Are all creatures of TIME somehow inwardly paced?
Is all manner of TIME with all matter that be?
Does TIME flow endlessly?
How does the future with TIME flow past?
Does TIME move slow? Can TIME move fast?
Is TIME rough? Or is TIME smooth?
Can TIME have inflame? How does TIME soothe?
Is TIME bound? Or is TIME free?
Is TIME that what is meant to be?
Tony Avila Sampson
(How many of these questions can be answered?)
Um….Einstein said e=mc2. BUT, he also said it was his best theory at the time and was likely not completely correct. I am of the personal opinion, and no one has been able to successfully prove my opinion incorrect that there is NO reason we can’t go faster than the speed of light. It’s merely a speed, a velocity, a distance traveled over a certain period of time.
Before we ever broke the sound barrier people were afraid of what would happen if we actually did go faster than the speed of sound. Some people said it couldn’t be done. Some people said the world would end. Nothing happened. Well, something did…we actually went faster than the speed of sound. Woooo. Big deal. We do it all the time now.
There should be no reason we can’t go faster than the speed of light. It seems simple, really. I invite people to actually ponder this and to comment on it. Keanna1970@yahoo.com. And please, I don’t want to hear “you’re wrong” or “that’s a stupid idea”. Explain to me why I might be wrong but also look and try to explain why I could be right.

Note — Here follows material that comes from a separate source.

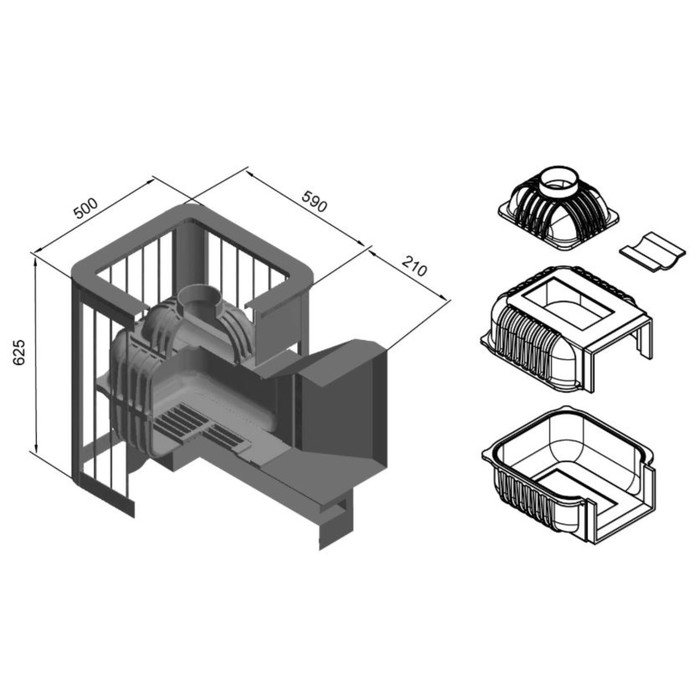 500
590
210
625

Pingback: Yeah dude, explain me this… « Gillian’s Blog
Pingback: walterhisownself's status on Saturday, 16-May-09 17:57:25 UTC - Identi.ca
The fact that you can’t prove something exists isn’t a good reason to believe it doesn’t. Maybe the past never happened, and we all sprung into existence memories and all at this very moment. But if so, it seems awfully peculiar that we would have memories, especially ones so thoroughly consistent with our having existed in the past. The assumption that we actually had a past does a lot more to explain that data. Plus, if the universe sprung into existence in its present state, why did it bother with the fossils and cosmic microwave background and what not? If we want to do anything resembling science, step 1 needs to be assuming that the universe isn’t designed to trick us.

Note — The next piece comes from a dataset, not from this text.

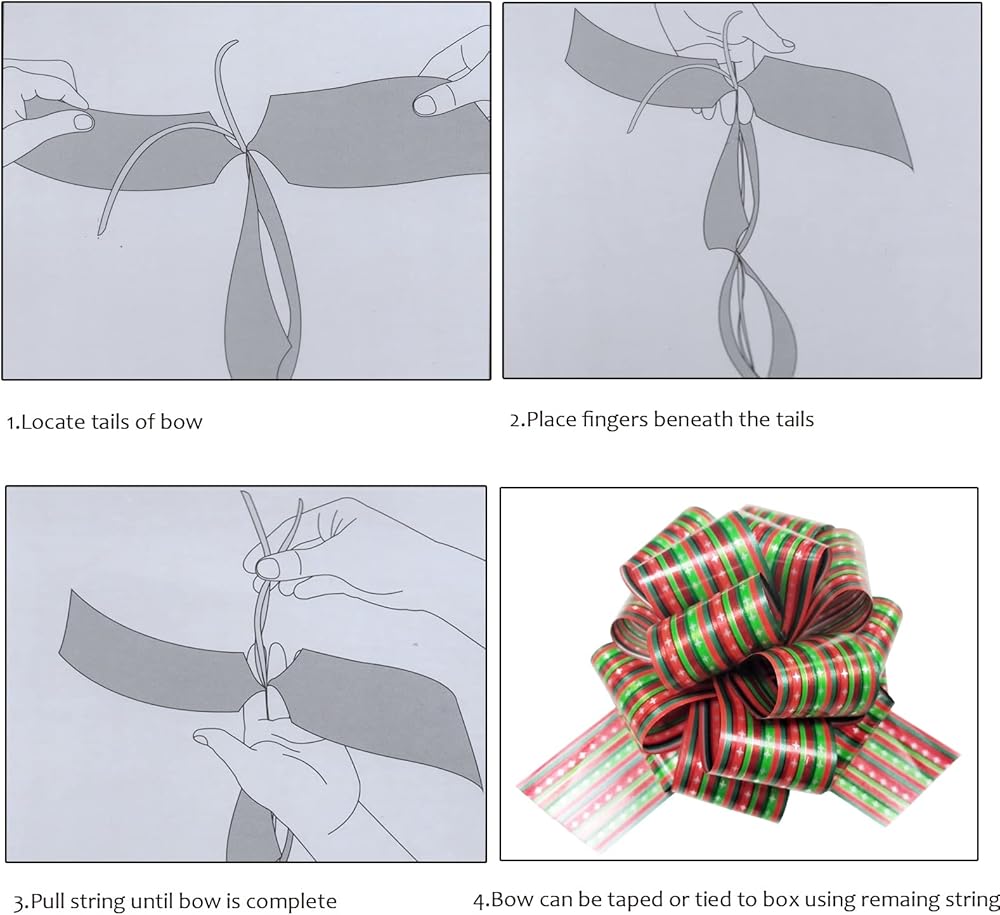 1.Locate tails of bow

2.Place fingers beneath the tails

3.Pull string until bow is complete

4.Bow can be taped or tied to box using remaing string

As for the argument that we can’t go to the past because the past doesn’t exist anymore, that’s begging the question. The whole question of “Is (backwards) timetravel possible” amounts to asking if we can visit things that “don’t exist anymore” in the present.
Pingback: popurls.com // popular today
When you go back in time, the earth is not in same location as it was when you started. So, if you are on earth and then go back in time, the first thing you need to do is figure out where the earth is…Even the sun may not be in the same location. It seems to me that if you go backward too much, it would be difficult to find the earth and sun.

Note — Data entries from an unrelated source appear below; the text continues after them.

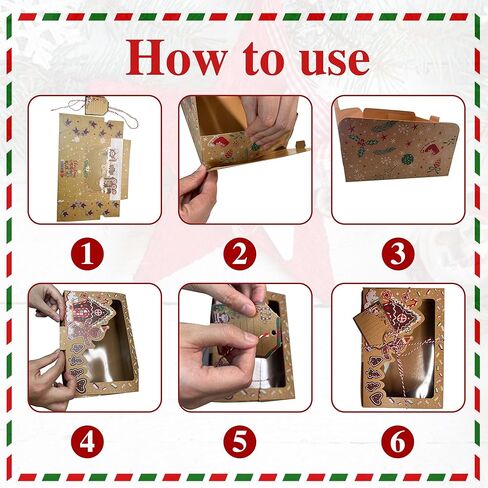 How to use

1

2

3

4

5

6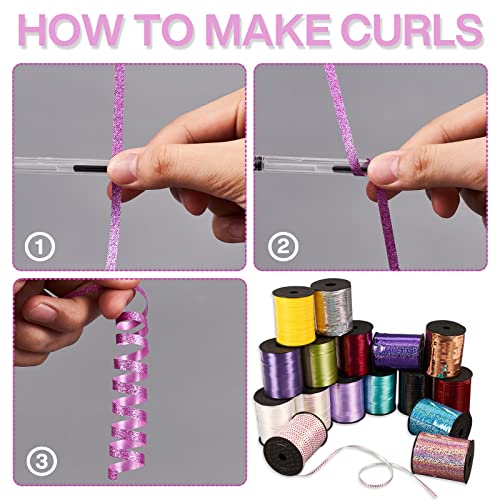 HOW TO MAKE CURLS

①

②

③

Is that the case, or am I missing something?
It find it wryly amuzing when people start claiming indisputable rules about something we know so little about. Througout “time” mankind has constantly thought that the knowledge they had was the definitive truth. From the ancient greeks view on matter, Newtons ideas about physics to the pre darwin ideas about life on earth.
“Time” and again we are remined that we really know very little about “Life the universe and everything” to claim that we are even close is abusred unless you believe that in the next 100,ooo years ( or even millions of years) of scientific progress we come to find that in the year 2010 we had achieved almost total enlightenment and the rest of our knowledge gained was merely refining that which we attained in 2010
History tells us we have a lot.. a lot.. to learn and to the people of the year 9010 our knowledge/beliefs will be titilating at best.
My personally hunch ? time travel into the past is not possible but hey who know ?
One thing to bear in mind, if time travel into the past IS possible then the future has already happened. If a time machine was built in 2000 and we in 2010 travel back to 2000 then to the people of 2000 the future is already mapped out. Similarly it then would be feasable that someone from 9010 could travel back to 2010 in which case our future is already mapped out
Yesterday, I took off in an airplane right after sunset, and it was so surreal – the sun actually rose again! Did I travel back in time?